### DESCRIPTION OF THE TASK
Lay out the records below, from the line containing "Looking at this captured" through the end of the records, as a two-column CSV with the headers input and output. Give one row per record, with its text and its answer each in a single quoted field and line breaks replaced by spaces.

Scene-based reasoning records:
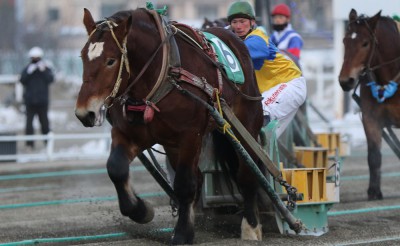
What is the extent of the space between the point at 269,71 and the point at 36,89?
9249 millimetres

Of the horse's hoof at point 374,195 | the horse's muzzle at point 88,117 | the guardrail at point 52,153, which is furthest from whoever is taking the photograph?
the guardrail at point 52,153

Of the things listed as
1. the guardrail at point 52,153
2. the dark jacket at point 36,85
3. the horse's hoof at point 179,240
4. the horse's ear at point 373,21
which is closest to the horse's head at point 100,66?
the horse's hoof at point 179,240

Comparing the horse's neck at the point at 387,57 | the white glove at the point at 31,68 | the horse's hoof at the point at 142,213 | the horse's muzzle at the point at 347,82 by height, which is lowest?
the horse's hoof at the point at 142,213

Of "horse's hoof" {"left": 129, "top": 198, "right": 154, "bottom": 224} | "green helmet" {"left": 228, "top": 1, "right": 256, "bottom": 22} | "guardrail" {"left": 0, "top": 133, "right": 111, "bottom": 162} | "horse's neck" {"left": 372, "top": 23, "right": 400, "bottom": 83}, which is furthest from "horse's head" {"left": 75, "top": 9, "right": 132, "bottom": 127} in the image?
"guardrail" {"left": 0, "top": 133, "right": 111, "bottom": 162}

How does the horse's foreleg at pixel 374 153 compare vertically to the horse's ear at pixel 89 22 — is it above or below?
below

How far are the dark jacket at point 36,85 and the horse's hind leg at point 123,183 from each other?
10081mm

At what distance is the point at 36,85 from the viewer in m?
17.2

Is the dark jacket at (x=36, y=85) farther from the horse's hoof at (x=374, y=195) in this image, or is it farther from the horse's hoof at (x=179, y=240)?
the horse's hoof at (x=179, y=240)

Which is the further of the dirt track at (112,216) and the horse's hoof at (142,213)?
the dirt track at (112,216)

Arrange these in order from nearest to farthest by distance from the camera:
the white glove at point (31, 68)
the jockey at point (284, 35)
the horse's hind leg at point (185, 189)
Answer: the horse's hind leg at point (185, 189) < the jockey at point (284, 35) < the white glove at point (31, 68)

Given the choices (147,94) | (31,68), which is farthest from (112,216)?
(31,68)

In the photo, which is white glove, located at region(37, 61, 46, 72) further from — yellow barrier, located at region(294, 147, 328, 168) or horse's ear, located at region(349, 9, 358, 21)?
horse's ear, located at region(349, 9, 358, 21)

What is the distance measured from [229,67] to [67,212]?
9.63ft

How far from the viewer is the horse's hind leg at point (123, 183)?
7.01 meters
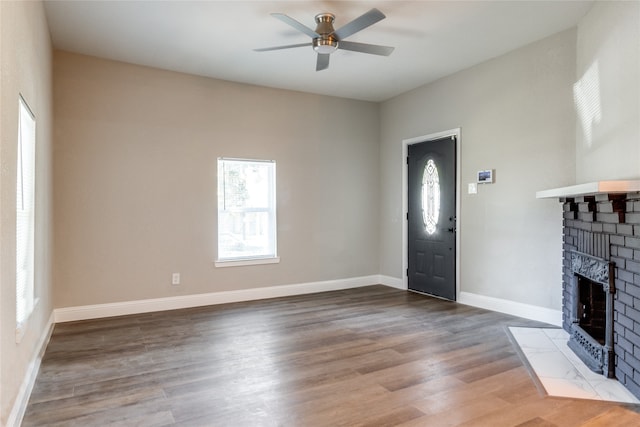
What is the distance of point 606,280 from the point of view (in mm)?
2805

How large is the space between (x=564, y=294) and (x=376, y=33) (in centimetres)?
302

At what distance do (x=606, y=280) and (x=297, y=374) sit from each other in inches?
89.6

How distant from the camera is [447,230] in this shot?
5094 mm

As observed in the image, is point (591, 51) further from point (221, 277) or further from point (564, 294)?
point (221, 277)

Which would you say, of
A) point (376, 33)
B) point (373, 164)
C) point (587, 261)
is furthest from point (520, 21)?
point (373, 164)

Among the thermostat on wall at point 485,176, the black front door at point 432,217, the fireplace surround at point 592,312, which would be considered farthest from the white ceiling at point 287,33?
the fireplace surround at point 592,312

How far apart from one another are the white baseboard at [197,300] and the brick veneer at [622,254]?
133 inches

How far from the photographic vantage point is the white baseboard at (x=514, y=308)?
13.0 ft

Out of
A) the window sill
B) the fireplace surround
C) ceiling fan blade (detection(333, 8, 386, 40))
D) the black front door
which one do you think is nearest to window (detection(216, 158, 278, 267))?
the window sill

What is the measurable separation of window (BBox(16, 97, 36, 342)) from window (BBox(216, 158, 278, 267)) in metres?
2.31

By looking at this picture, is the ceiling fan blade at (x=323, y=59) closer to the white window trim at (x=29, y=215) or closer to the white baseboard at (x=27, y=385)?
the white window trim at (x=29, y=215)

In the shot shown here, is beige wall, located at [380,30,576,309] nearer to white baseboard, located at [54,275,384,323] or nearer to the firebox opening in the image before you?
the firebox opening

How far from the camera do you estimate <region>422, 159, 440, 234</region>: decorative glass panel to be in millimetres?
5246

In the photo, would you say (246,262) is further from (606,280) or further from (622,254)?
(622,254)
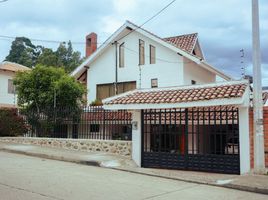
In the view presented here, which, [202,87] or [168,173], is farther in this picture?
[202,87]

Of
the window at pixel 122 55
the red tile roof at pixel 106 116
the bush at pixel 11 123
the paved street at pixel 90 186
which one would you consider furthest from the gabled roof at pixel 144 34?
the paved street at pixel 90 186

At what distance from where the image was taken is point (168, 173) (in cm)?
1116

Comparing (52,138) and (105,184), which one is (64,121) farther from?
(105,184)

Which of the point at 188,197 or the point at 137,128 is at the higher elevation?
the point at 137,128

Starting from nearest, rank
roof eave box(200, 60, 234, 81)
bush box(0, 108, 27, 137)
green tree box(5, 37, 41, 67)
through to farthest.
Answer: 1. bush box(0, 108, 27, 137)
2. roof eave box(200, 60, 234, 81)
3. green tree box(5, 37, 41, 67)

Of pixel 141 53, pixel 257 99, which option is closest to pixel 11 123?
pixel 141 53

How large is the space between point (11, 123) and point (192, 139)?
35.6 ft

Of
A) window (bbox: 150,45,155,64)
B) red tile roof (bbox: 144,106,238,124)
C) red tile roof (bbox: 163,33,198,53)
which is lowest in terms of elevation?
red tile roof (bbox: 144,106,238,124)

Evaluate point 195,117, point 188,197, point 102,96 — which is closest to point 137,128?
point 195,117

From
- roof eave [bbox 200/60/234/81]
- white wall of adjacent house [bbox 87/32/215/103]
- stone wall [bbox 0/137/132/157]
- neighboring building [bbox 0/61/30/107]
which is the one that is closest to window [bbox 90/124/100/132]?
stone wall [bbox 0/137/132/157]

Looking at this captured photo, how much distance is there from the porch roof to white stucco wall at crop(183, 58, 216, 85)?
23.7 ft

### SOLUTION FOR THIS EXERCISE
input,output
"Looking at this captured photo, how much distance is there from the porch roof to white stucco wall at crop(183, 58, 216, 85)?","23.7 ft"